Often when interviewed, I'm asked what kind of a mother I am. That's a lot like asking me to make up my own test and grade it myself. Who knows? I showed up for it. I worked a lot of overtime. Had a lot of help from Drs. Spock, Denton and Ruth. Not one of my kids is working on a "Mommie" book. (Only one has an agent.)

I suspect that if you talked with each of the three you would get a different answer because I was three different people. No one got the same mother.Child No. 1 got the Antiseptic Queen, a thin, nervous woman endowed with patience and dedicated to staying at home boiling things all day long, as if she were living through a typhoid epidemic. She boiled pacifiers, toys and diapers, recorded the baby's BMs and took pictures every four days for the baby album. She hand-smocked little dresses, served homemade baby food in a warmer dish with little ducks floating around the rim and actually needlepointed a 4-by-6 rug of a sailboat for the nursery.

Child No. 2 got Super Sufferer, who had stretch marks on her face from overeating and dragged around in her husband's shirts. She couldn't get a meal together until 7 and fell asleep during a root canal. With regularity, she flunked the wife/mother quizzes in magazines. She told her children the tooth fairy resorted to checks because the IRS needed proof of the deductions. Apathy reigned. The baby food included a hot dog on a paper plate. The musical potty seat played "The Impossible Dream," and she once rescued the pacifier from the coffee grounds and rinsed it with the garden hose before sticking it in baby's mouth.

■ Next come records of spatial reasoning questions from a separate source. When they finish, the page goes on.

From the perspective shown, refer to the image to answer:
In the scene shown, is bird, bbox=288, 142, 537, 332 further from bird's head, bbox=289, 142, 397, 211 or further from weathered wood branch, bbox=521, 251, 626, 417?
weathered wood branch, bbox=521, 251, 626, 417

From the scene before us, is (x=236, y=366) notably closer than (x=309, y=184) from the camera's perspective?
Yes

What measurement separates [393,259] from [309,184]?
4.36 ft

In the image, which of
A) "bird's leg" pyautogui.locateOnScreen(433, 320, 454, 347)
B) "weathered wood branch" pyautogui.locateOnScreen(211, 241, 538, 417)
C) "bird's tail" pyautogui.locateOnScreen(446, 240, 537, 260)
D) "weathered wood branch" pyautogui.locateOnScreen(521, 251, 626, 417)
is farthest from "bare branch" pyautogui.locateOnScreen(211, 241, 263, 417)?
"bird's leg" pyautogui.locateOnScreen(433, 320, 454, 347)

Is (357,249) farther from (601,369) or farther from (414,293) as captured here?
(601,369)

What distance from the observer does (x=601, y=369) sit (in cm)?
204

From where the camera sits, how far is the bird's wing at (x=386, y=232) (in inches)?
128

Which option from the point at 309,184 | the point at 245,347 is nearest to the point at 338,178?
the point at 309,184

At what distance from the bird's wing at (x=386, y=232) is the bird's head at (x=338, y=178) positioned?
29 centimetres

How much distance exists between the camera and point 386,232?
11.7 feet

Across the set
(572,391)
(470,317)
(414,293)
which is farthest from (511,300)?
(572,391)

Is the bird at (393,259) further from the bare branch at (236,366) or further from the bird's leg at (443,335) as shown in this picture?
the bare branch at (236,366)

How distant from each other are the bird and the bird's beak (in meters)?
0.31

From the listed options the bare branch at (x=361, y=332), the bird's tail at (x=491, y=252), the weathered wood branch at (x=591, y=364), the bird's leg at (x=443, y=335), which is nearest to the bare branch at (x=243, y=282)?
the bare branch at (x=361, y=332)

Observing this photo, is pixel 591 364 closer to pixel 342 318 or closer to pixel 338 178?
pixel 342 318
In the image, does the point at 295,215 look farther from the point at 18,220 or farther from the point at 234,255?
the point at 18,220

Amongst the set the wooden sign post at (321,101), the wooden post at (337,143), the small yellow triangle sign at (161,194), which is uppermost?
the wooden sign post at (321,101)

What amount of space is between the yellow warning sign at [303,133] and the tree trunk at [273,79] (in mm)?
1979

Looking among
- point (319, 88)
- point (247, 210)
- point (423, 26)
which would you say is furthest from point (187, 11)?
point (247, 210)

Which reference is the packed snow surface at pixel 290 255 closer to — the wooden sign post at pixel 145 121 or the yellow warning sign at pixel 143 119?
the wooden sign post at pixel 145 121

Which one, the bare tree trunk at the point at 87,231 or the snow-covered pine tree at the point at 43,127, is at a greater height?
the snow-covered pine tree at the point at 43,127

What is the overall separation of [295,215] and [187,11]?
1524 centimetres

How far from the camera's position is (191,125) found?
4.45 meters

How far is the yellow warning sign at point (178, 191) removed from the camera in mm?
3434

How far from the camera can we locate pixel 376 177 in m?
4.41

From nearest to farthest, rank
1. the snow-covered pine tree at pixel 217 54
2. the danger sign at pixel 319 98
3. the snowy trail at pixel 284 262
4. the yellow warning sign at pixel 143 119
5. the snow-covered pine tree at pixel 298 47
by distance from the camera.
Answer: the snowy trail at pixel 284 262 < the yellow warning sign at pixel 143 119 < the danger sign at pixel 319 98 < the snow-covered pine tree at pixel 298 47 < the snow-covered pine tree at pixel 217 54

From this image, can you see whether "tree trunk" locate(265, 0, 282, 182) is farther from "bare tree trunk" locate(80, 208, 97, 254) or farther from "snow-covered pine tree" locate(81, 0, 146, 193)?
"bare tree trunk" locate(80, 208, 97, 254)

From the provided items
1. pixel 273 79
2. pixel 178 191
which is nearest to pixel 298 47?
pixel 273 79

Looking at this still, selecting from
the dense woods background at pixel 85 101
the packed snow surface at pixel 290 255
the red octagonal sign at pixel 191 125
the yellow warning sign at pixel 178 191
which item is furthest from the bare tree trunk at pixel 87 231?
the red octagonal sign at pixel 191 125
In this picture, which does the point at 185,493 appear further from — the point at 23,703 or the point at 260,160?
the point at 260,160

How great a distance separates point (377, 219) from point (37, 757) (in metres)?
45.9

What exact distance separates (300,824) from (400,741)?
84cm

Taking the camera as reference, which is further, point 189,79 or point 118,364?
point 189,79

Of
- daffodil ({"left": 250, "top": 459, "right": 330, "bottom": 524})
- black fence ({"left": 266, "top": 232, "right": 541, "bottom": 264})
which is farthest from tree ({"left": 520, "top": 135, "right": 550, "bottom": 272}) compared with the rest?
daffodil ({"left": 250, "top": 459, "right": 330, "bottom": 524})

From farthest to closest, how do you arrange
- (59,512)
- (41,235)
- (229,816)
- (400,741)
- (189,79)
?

Child No. 3 got Mother Mellow, who didn't much care what he did just so long as he had clean hands and his own door key. Birth and graduation pictures were on the same film. The sailboat rug faded when it was washed and was now used for a dog bed. She was a woman with no nervous system even when the baby bit into a tube of paint tint and urinated blue for a week. This mother actually revealed a sense of humor and admitted to mistakes from time to time. She ironed on demand and just the parts that showed. The only items in the baby book were a footprint and congratulations from the insurance agent.